Ellery Queen, dilettante of criminology, had no stomach for blood. Raised on stories of crime, fed with tales of murder, in daily contact with desperadoes and manhunters, he nevertheless endured the sight of maltreated flesh with difficulty. His position as son of a policeman; his association with brutality and warped minds; his own literary dabblings in the mire of criminal psychology — these had not inured him to the reeking evidences of man’s inhumanity to man. On the scene of a slaughter his eyes were keen, his judgment swift, but always his heart was sick...

He had never attended a surgical operation. Dead bodies he had seen galore; mangled corpses in morgues, fished out of rivers and the sea, huddled on railroad tracks, lying still in the streets after gang-fights — of death at its unprettiest he had bitter and plentiful knowledge. But chilled steel biting into warm flesh, cutting through live tissue, severing veins through which red blood spurted — the thought nauseated him.
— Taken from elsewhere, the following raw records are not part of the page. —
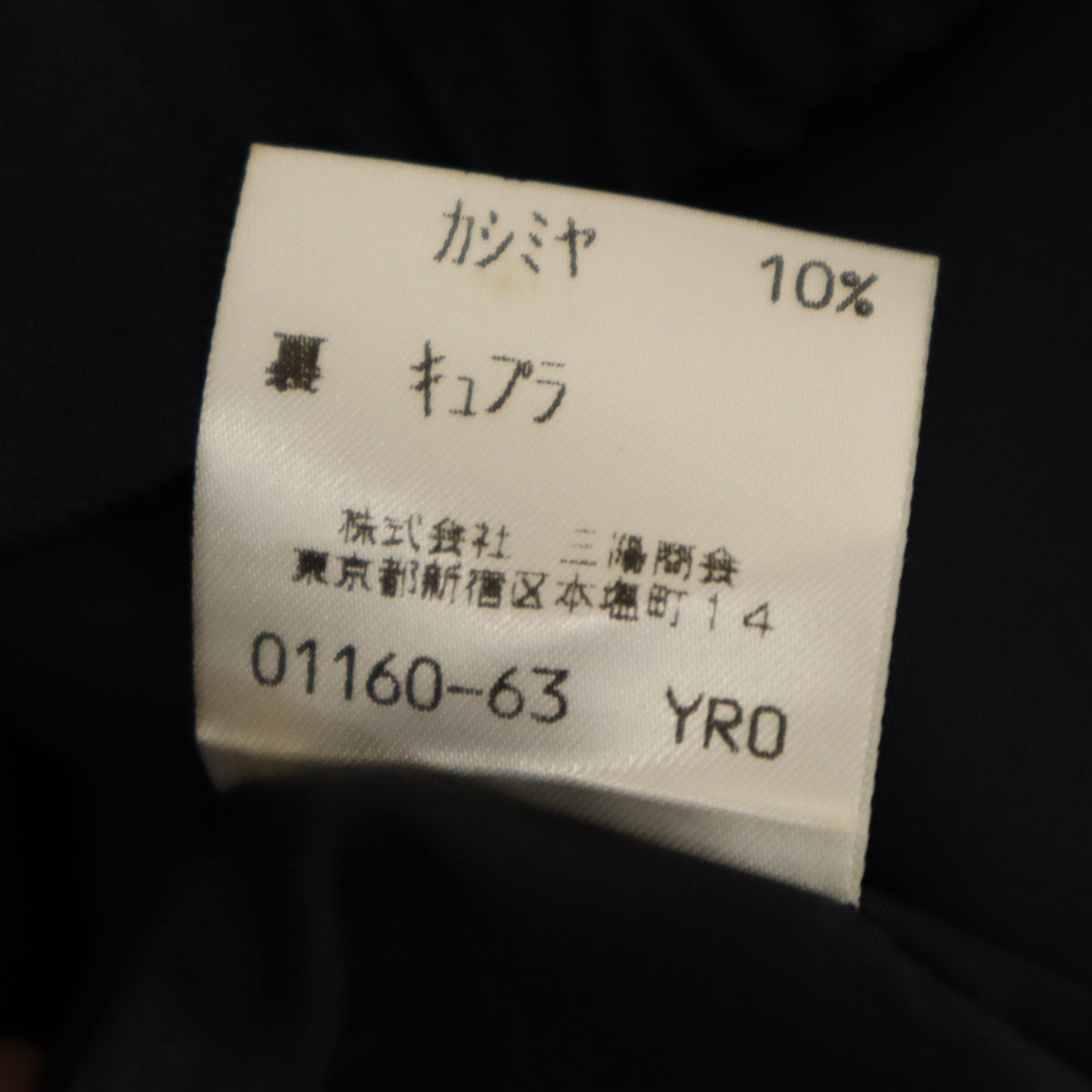 Burberrys バーバリーズ 90s カシミヤブレンド オールド ミモレ丈 スカート 15 ネイビー 三陽商会 レディース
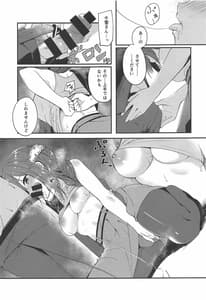 Page 10: 009.jpg | with IDOLs 03 repeat | View Page!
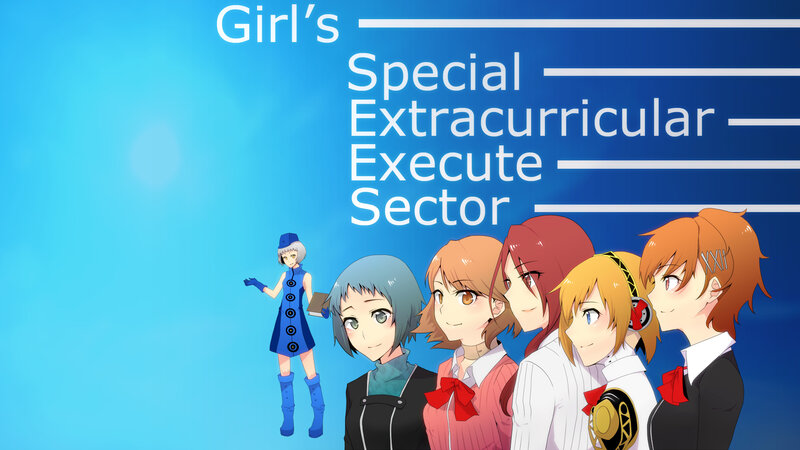 Five Anime Girls Standing — Blue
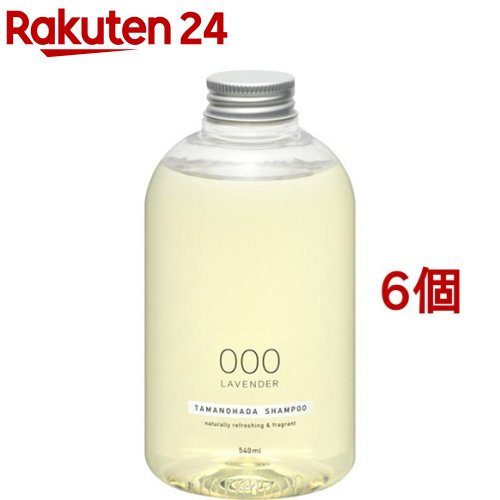タマノハダ シャンプー 000 ラベンダー(540ml*6個セット)【TAMANOHADA】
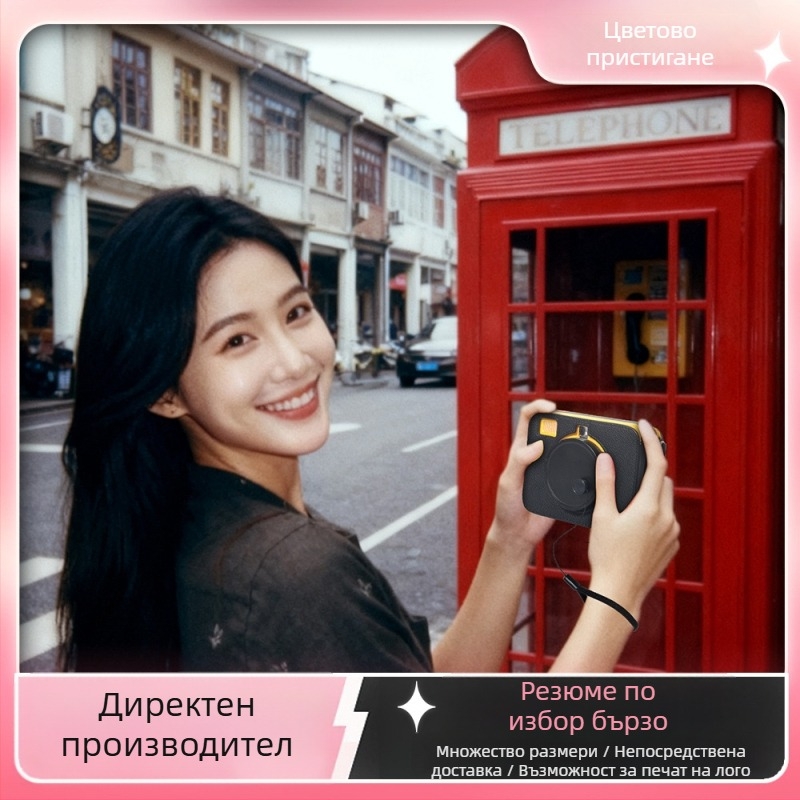 Капачка за обектив Kodak MS300/C300R – прахооустойчива и против надраскване, с връзка против загуба (байонет 43 мм)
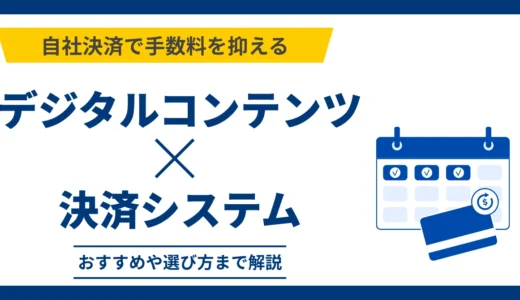 デジタルコンテンツ配信向け決済システムおすすめ5選比較！選び方やメリットを解説
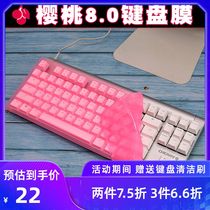 CHERRY CHERRY MX 8 0 mechanical keyboard film protective cover 87 protection MX BOARD 1 0 dustproof and waterproof MX3880 full coverage TPU keys transparent silicon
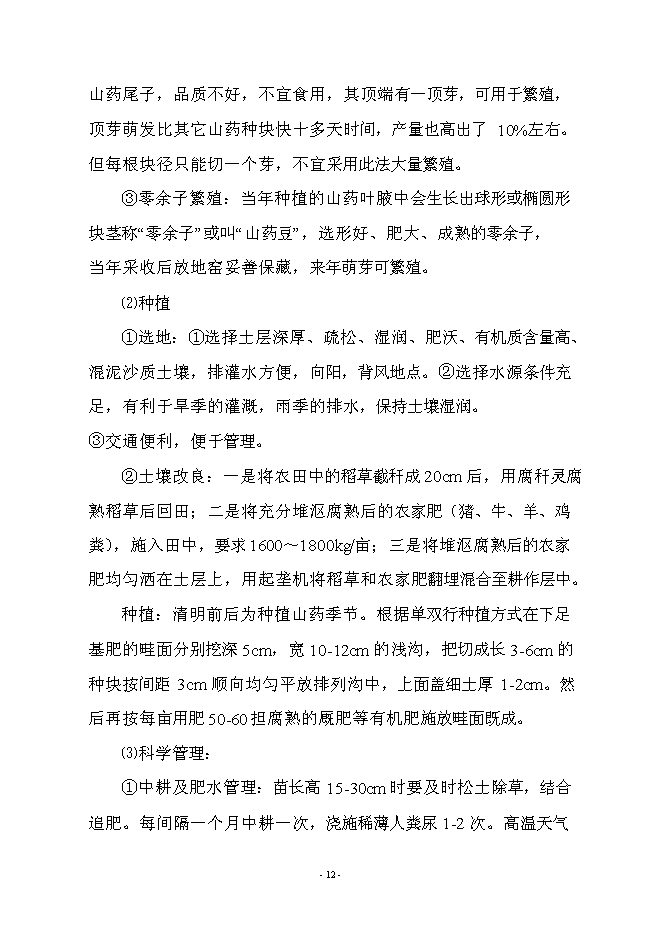 （終稿）優質淮山1號種植基地示范新增項目可行性投資論證建議書.doc（最終版）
It was with a sensation of mingled dread and excitement, then, that he took his seat in the gallery of the Dutch Memorial Hospital Amphitheater, eyes glued on the scene of calm noiseless activity being enacted twenty feet away in the orchestra of the theater. Dr. Minchen lolled in a chair by his side, quick blue eyes missing nothing of the preparations for the operation... A whisper of conversation came dimly to their ears from a group of people seated about them in the gallery. Directly in the center was a handful of white-garbed men and women — internes and nurses gathered to watch the professional handiwork of the surgeon. They were very still. Behind Ellery and Dr. Minchen sat a man, also in hospital regalia, and a fragile-looking young woman in white who whispered intermittently in his ear. The man was Dr. Lucius Dunning, Chief Internist; the girl his daughter, attached to the Social Service Department of the institution. Dr. Dunning was grey, with a startling seamed face from which mild brown eyes peered. The girl was fair and unhandsome. There was an appreciable tic in one eyelid.

The gallery rose from the floor of the theater, separated from the orchestra by a high impassable barrier of white wood. The rows of seats ascended steeply toward the rear — much as in the balcony of a theater for the drama. At the rear wall was a door, opening outward on a circular staircase which led to the floor below and gave directly on the North Corridor.


Фото

The sound of footsteps now became audible, the door swung open, and Philip Morehouse stepped nervously into the gallery, his eyes roving. His brown overcoat and hat had disappeared. Spying the Medical Director, he ran down the stepped ramp and bent over to whisper into Minchen’s ear.